The alkyl fluorine aluminum salt is Al ((CR1R2R3) n)3 monomer or mixture; wherein R1, R2 and R3 are H or F and at least one of them is F, n-1-6.
The hexafluoropropylene dipolymer is obtained by carrying out gas phase reaction on hexafluoropropylene under the catalysis of a load type ion fluoride; the reaction temperature is 150-220 ℃; the contact time is 0.1-30 s; the loading capacity of the ionic fluoride is 10-20%; the carrier is activated carbon, aluminum oxide, silicon dioxide or magnesium oxide; the ionic fluoride is AgF, NaF, KF, RbF or CsF.
In the reaction, the mixed catalyst of the tetrakis (pentafluorophenyl) borate and the alkyl aluminum fluoride salt has good activation effect on C ═ C, and the activation of the hexafluoropropylene dimer by using the mixed catalyst can further reduce the activation energy of C ═ C cracking and improve the accuracy of C ═ C cracking. In the prior art, carbonyl fluoride generally exists in the perfluoroolefin cracking product or is completely carbonyl fluoride, so that the implementation of the pre-activation step can ensure that hexafluoropropylene dimer is regularly cracked into perfluoroisobutyryl fluoride and perfluoroacetyl fluoride, and the generation of perfluorocarbon acyl fluoride byproducts is effectively avoided.
The specific steps of the step 2) are as follows: adding the perfluoro isobutyryl fluoride prepared in the step 1), an alkylating reagent, alkali metal fluoride, a phase transfer catalyst and a solvent into a pressure-resistant reaction kettle; stirring at a rotation speed of 100-; adding 20-50% of alkali liquor into the mixed solution after the reaction, standing and layering the liquid, and collecting the lower layer liquid to obtain a crude product. And (4) rectifying and purifying the crude product to obtain a target product. The molar ratio of perfluoroisobutyryl fluoride to alkylating agent is 1:5 to 5: 1.
The phase transfer catalyst in the step 2) is selected from one or a mixture of more of quaternary ammonium salt, quaternary phosphonium salt, crown ether and cryptand; the alkylating reagent is dialkyl sulfate, iodoalkyl, alkyl p-toluenesulfonate or fluoro formate; the solvent is one or a mixture of diethylene glycol dimethyl ether, tetraethylene glycol dimethyl ether, dimethyl formamide, dimethyl sulfoxide and acetonitrile.
The alkali liquor is 20-50% of aqueous solution of potassium hydroxide, sodium hydroxide, potassium carbonate or sodium carbonate.
The application also comprises perfluoroisobutyl ether which is obtained by adopting the preparation method; the atmospheric service life of the perfluoroisobutyl ether is 0.7 year, the ozone layer is not damaged, and the environmental impact is extremely low.
The application also comprises the application of the perfluoroisobutyl ether obtained by the preparation method, and is characterized by being applied to refrigerants, foaming agents, solvents, lubricants, heat exchange media, insulating gases and the like.
Compared with the prior art, the invention has the beneficial effects that:
the preparation method of the perfluoroisobutyl ether provided by the invention has the advantages of mild reaction conditions, high product yield, no pollution and easiness for large-scale production.
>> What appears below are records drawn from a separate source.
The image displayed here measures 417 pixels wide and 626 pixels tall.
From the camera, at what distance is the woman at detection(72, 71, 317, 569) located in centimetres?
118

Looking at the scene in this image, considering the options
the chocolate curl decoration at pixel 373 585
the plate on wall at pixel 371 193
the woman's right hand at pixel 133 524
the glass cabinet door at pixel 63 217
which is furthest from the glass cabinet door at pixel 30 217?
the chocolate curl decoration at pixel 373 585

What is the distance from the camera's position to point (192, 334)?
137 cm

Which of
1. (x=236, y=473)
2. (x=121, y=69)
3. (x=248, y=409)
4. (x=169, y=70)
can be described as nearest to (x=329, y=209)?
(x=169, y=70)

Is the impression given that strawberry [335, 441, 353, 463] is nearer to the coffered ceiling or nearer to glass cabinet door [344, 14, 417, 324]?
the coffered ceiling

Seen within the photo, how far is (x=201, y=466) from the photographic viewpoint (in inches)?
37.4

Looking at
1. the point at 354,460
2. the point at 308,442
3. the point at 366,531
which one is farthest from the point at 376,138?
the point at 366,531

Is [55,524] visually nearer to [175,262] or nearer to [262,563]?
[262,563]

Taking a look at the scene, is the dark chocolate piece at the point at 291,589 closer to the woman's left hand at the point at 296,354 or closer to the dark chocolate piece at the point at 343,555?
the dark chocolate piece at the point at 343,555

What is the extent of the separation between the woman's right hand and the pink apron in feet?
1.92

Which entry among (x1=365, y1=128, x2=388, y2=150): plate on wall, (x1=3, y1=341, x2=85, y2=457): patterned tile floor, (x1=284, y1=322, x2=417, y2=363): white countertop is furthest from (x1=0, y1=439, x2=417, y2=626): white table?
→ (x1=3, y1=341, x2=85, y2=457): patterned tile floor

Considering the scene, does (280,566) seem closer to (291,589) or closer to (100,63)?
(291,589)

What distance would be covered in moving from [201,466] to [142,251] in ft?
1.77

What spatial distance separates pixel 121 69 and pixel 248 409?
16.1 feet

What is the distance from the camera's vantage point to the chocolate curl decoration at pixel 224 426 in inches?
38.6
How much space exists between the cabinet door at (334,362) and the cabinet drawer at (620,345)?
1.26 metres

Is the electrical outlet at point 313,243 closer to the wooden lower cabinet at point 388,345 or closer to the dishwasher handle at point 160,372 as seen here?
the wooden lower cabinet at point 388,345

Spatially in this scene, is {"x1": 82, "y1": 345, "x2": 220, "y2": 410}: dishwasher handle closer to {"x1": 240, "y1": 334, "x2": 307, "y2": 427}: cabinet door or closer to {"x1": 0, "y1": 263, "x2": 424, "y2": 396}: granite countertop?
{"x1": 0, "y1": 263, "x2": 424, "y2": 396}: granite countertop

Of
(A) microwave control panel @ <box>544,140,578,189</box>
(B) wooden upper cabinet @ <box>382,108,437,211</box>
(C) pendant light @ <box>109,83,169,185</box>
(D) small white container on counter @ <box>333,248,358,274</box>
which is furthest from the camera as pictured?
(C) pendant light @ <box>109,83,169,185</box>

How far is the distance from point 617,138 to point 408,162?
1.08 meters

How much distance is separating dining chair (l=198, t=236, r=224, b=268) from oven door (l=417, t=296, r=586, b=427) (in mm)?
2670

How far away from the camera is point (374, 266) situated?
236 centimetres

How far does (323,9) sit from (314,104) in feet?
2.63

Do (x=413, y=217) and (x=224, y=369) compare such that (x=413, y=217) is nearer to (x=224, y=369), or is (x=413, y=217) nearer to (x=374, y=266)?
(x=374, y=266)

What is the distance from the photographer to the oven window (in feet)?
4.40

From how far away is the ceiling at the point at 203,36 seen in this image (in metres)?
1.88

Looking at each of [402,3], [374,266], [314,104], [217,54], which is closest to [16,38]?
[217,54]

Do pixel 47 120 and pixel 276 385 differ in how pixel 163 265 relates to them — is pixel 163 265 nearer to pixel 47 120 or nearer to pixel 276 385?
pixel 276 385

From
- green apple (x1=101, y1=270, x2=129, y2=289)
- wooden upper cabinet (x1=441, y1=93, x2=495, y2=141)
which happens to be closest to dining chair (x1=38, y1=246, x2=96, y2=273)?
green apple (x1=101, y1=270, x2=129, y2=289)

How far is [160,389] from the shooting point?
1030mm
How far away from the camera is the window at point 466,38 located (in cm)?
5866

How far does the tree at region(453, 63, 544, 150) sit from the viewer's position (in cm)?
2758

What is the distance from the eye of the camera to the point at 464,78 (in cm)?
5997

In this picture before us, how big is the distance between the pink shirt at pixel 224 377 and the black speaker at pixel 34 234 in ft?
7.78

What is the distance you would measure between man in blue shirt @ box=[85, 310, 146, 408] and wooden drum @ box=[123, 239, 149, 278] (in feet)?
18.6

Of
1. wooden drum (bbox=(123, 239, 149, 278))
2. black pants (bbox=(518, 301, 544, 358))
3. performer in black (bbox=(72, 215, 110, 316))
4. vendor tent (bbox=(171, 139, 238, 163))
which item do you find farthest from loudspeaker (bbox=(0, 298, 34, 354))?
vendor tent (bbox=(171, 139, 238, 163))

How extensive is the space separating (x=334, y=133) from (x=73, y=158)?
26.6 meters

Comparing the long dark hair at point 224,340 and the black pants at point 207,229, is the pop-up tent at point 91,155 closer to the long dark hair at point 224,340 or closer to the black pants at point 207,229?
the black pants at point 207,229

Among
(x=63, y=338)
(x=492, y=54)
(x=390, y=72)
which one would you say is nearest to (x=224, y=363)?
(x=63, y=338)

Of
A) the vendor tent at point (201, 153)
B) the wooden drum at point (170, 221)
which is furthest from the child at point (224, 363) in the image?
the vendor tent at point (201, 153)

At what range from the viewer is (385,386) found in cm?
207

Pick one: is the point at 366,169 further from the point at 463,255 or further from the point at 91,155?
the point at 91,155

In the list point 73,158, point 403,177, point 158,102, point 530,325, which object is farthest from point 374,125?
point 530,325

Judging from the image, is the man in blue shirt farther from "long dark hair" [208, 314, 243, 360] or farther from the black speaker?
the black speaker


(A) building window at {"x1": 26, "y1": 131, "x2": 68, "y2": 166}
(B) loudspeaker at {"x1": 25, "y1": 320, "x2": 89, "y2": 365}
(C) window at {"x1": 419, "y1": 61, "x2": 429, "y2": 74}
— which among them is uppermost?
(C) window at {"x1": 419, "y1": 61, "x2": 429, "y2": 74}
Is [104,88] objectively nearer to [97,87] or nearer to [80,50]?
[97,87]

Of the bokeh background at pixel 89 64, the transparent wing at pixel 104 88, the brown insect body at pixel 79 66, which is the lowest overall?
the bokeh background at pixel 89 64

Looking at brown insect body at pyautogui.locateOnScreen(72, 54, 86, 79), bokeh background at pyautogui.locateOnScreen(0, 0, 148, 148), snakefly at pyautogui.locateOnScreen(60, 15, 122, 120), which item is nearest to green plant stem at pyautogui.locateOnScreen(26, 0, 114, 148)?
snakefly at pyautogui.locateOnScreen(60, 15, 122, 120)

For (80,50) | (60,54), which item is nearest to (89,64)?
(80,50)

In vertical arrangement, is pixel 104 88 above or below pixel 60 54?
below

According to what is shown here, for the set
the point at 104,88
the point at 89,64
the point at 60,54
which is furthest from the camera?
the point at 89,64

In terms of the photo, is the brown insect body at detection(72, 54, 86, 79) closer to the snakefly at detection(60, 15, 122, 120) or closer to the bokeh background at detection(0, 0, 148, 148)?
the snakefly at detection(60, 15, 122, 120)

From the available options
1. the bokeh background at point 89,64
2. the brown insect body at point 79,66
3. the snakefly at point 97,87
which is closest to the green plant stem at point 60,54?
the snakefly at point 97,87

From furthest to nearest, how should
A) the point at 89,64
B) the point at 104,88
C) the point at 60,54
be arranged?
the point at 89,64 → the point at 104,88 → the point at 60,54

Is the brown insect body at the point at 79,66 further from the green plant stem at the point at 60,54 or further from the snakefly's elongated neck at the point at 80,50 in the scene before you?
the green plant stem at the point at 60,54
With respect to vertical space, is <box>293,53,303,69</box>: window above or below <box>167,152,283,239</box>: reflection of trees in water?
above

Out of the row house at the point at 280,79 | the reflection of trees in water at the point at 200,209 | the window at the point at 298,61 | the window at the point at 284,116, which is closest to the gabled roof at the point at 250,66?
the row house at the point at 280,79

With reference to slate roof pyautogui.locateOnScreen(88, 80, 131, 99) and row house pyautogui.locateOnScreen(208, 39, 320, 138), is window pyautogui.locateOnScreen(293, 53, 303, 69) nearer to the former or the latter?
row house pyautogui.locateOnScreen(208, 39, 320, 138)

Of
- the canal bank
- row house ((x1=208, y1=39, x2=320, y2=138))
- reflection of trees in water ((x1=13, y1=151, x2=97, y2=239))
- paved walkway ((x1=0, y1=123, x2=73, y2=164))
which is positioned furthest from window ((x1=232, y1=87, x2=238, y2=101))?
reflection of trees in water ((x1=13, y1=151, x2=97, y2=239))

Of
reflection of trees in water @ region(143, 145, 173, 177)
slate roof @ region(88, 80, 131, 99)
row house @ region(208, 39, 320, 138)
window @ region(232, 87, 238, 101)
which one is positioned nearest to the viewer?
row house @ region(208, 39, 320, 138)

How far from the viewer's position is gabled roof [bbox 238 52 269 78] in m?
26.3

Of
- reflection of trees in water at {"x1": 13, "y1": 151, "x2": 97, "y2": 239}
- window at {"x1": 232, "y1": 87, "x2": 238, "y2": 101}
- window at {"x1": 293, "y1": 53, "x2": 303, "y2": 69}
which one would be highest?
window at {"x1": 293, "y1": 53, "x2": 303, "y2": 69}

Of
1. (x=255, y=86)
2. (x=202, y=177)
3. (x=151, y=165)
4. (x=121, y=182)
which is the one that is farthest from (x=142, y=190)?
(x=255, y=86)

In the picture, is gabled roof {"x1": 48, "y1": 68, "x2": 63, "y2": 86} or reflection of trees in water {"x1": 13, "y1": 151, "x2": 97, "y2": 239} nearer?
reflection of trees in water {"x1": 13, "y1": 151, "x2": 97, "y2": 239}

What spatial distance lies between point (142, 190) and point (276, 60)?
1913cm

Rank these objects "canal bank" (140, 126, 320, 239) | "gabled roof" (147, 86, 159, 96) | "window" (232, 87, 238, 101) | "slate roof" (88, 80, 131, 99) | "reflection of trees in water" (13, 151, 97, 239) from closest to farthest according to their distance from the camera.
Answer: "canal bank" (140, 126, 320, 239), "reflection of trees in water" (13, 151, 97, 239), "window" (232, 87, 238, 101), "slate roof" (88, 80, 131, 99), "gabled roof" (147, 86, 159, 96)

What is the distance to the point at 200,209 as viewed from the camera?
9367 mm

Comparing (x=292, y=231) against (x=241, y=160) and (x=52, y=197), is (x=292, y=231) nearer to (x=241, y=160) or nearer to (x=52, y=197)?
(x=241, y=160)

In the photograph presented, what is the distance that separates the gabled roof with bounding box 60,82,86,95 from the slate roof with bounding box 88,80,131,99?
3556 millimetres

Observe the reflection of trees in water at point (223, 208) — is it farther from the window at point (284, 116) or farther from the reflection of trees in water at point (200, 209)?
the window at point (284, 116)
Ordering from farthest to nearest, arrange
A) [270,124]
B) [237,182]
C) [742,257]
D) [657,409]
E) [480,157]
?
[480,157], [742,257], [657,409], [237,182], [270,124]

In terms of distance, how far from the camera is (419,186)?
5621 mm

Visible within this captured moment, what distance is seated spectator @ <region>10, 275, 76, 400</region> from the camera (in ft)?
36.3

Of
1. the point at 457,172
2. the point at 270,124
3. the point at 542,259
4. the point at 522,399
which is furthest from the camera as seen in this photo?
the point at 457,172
The invention has controllable raw material preparation and high conversion rate. The obtained hydrofluoroether can be widely used in the fields of insulating gases, cleaning agents, solvents, refrigerants, fire extinguishing agents, heat transfer fluids, foaming agents, or leak detection agents.
The compound prepared by the invention can also be used as a refrigerant, a foaming agent, a solvent, a lubricant, a heat exchange medium, an insulating gas and the like, and has extremely low environmental impact. The hydrofluoroethers may be used alone or in admixture with other common solvents during use, including: alcohols, ethers, alkanes, alkenes, perfluorocarbons, perfluorinated tertiary amines, perfluorinated ethers, cycloalkanes, esters, ketones, aromatics, siloxanes, hydrochlorocarbons, hydrochlorofluorocarbons, and hydrofluorocarbons. Such co-solvents may be selected when it is desired to improve or enhance the solubility properties of the hydrofluoroether, and the proportion of co-solvent used (co-solvent to hydrofluoroether ratio) should be such that the resulting mixture has no flash point.
The hydrofluoroethers of the present invention can be used in vapor, liquid or two-phase conditions to clean or refrigerate substrates by purging, spraying, brushing or immersion.
The hydrofluoroethers of the present invention can clean organic or inorganic substrates, and are particularly useful for the fine cleaning of electronic components (e.g., integrated circuits), optical media, magnetic media, and medical devices.
The hydrofluoroethers of the present invention are useful for dissolving or removing most contaminants from the surface of a substrate. For example: lower hydrocarbons, high molecular weight hydrocarbons (e.g., mineral oils and greases), fluorocarbons (e.g., perfluoropolyethers), silicone oils, flux fluxes, particulates, and other contaminants encountered in the cleaning of precision electronics, metals, medical devices.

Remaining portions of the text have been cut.